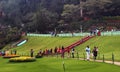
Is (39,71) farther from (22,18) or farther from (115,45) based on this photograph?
(22,18)

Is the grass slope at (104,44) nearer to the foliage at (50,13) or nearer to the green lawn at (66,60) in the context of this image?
the green lawn at (66,60)

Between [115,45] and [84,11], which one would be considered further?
[84,11]

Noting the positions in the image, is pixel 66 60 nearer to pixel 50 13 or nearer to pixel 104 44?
pixel 104 44

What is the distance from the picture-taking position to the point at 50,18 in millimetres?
110438

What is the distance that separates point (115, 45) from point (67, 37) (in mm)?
21371

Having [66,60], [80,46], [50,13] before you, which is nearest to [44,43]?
[80,46]

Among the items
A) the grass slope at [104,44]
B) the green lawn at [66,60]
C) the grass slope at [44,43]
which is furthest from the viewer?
the grass slope at [44,43]

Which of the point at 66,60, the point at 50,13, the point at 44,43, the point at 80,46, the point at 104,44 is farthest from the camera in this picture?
the point at 50,13

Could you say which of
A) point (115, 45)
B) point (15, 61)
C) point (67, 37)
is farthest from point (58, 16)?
point (15, 61)

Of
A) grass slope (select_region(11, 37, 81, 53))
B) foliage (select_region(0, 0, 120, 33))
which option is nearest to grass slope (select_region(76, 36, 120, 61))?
grass slope (select_region(11, 37, 81, 53))

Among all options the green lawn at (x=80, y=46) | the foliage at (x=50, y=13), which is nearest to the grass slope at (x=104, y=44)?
the green lawn at (x=80, y=46)

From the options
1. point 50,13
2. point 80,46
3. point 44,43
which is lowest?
point 80,46

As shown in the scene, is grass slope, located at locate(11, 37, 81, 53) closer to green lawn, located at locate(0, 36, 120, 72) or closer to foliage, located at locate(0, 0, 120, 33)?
green lawn, located at locate(0, 36, 120, 72)

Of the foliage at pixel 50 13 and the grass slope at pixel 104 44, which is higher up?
the foliage at pixel 50 13
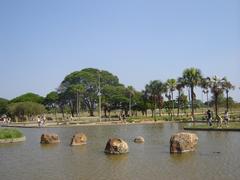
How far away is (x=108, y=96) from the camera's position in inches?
4929

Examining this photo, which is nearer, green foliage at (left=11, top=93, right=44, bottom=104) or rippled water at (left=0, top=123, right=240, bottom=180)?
rippled water at (left=0, top=123, right=240, bottom=180)

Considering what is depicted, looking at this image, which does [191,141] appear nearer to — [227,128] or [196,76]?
[227,128]

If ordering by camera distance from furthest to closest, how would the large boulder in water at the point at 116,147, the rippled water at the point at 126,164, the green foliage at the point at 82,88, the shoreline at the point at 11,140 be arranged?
the green foliage at the point at 82,88, the shoreline at the point at 11,140, the large boulder in water at the point at 116,147, the rippled water at the point at 126,164

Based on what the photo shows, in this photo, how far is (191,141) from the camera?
79.3 feet

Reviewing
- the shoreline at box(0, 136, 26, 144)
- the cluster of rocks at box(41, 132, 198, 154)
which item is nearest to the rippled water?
the cluster of rocks at box(41, 132, 198, 154)

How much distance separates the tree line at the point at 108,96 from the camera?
88375 millimetres

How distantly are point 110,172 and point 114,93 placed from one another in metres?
106

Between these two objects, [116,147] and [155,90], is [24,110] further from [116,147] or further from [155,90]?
[116,147]

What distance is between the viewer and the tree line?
88.4 meters

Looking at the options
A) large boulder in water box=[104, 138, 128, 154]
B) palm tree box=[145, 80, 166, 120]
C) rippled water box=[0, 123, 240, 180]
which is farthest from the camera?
palm tree box=[145, 80, 166, 120]

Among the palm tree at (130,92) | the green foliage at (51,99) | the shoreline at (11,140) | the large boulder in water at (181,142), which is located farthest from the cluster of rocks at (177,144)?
the green foliage at (51,99)

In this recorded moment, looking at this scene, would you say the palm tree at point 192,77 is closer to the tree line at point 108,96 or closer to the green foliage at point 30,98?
the tree line at point 108,96

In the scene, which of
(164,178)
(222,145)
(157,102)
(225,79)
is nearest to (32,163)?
(164,178)

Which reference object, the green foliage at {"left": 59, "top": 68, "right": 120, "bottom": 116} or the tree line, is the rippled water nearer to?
the tree line
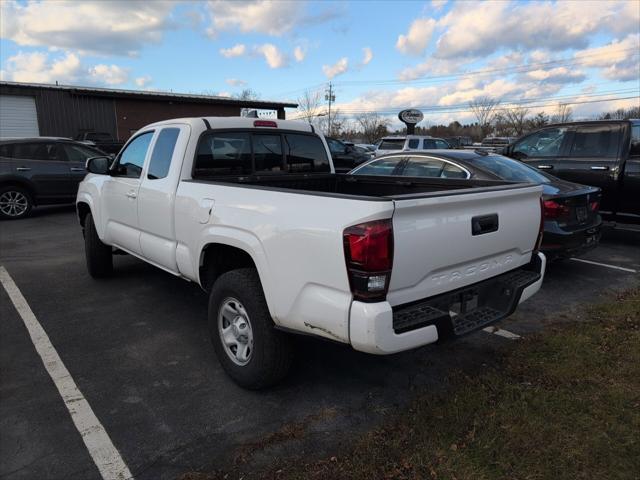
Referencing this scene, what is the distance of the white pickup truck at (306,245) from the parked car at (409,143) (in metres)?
14.1

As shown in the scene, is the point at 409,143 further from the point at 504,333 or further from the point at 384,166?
the point at 504,333

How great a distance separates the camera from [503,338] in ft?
13.9

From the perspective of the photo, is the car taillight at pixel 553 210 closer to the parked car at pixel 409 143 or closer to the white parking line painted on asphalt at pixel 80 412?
the white parking line painted on asphalt at pixel 80 412

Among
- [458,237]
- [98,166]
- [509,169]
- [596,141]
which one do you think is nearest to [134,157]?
[98,166]

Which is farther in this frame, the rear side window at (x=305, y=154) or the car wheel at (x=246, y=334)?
the rear side window at (x=305, y=154)

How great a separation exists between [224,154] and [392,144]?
1564 cm

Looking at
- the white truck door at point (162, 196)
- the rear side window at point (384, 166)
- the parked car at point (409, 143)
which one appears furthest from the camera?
the parked car at point (409, 143)

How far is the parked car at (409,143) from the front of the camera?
716 inches

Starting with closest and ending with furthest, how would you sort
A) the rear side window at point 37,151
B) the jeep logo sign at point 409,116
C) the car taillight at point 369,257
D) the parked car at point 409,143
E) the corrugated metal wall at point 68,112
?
the car taillight at point 369,257 → the rear side window at point 37,151 → the parked car at point 409,143 → the corrugated metal wall at point 68,112 → the jeep logo sign at point 409,116

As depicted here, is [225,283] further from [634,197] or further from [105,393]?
[634,197]

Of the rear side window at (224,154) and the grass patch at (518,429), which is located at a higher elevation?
the rear side window at (224,154)

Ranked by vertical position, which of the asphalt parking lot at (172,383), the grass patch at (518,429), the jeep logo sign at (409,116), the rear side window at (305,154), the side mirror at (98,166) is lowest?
the asphalt parking lot at (172,383)

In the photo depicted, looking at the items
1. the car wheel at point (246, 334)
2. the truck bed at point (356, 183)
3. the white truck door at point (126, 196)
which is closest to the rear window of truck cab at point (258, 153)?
the truck bed at point (356, 183)

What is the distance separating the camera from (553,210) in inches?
215
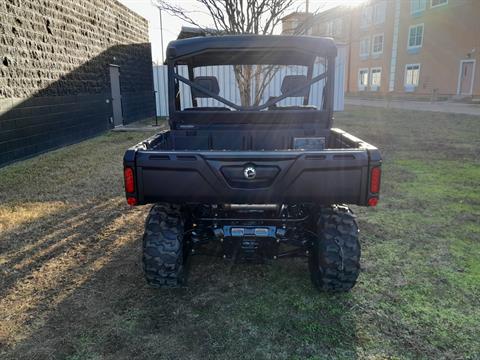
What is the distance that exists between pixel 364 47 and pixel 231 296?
44791 millimetres

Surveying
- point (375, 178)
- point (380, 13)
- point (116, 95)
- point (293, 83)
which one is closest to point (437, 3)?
point (380, 13)

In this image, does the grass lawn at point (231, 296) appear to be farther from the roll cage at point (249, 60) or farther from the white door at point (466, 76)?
the white door at point (466, 76)

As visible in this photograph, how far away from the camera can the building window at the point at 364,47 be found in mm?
41500

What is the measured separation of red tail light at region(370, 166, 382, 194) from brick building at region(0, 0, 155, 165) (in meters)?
8.23

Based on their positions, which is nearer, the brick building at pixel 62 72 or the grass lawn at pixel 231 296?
the grass lawn at pixel 231 296

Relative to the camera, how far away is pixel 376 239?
14.2 feet

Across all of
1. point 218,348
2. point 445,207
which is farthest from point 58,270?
point 445,207

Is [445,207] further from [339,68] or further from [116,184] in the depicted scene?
[339,68]

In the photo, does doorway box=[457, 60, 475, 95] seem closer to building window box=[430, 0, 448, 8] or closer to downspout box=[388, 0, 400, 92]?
building window box=[430, 0, 448, 8]

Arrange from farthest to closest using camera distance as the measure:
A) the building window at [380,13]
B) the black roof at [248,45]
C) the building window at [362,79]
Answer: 1. the building window at [362,79]
2. the building window at [380,13]
3. the black roof at [248,45]

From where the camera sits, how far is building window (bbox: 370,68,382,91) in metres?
39.9

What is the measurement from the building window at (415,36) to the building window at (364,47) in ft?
23.3

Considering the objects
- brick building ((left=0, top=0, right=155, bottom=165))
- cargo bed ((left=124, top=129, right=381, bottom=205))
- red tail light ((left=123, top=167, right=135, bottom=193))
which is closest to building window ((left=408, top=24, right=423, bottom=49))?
brick building ((left=0, top=0, right=155, bottom=165))

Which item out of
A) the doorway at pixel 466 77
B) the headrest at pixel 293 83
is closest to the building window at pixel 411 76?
the doorway at pixel 466 77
----
### PROBLEM TO WORK ON
Give the lines from the one containing "Is [445,207] further" through the end of the entries again, exactly as written and with no other lines.

### EXPECTED ANSWER
Is [445,207] further from [339,68] or further from [116,184] in the depicted scene?
[339,68]

In the photo, does doorway box=[457, 60, 475, 95] seem closer to building window box=[430, 0, 448, 8] or closer to downspout box=[388, 0, 400, 92]?
building window box=[430, 0, 448, 8]

Arrange from farthest to closest using camera distance as the measure:
A) the building window at [380,13]
B) the black roof at [248,45]
C) the building window at [362,79]
Answer: 1. the building window at [362,79]
2. the building window at [380,13]
3. the black roof at [248,45]

From where the camera sits, how far is building window (bbox: 370,68,382,91) in metres?
39.9

What is the measurement from the building window at (415,36) to the building window at (364,47) in ft?
23.3

Considering the objects
- brick building ((left=0, top=0, right=155, bottom=165))
- cargo bed ((left=124, top=129, right=381, bottom=205))
- red tail light ((left=123, top=167, right=135, bottom=193))
which is closest to building window ((left=408, top=24, right=423, bottom=49))?
brick building ((left=0, top=0, right=155, bottom=165))

Which item out of
A) the doorway at pixel 466 77
B) the headrest at pixel 293 83
is closest to the building window at pixel 411 76?
the doorway at pixel 466 77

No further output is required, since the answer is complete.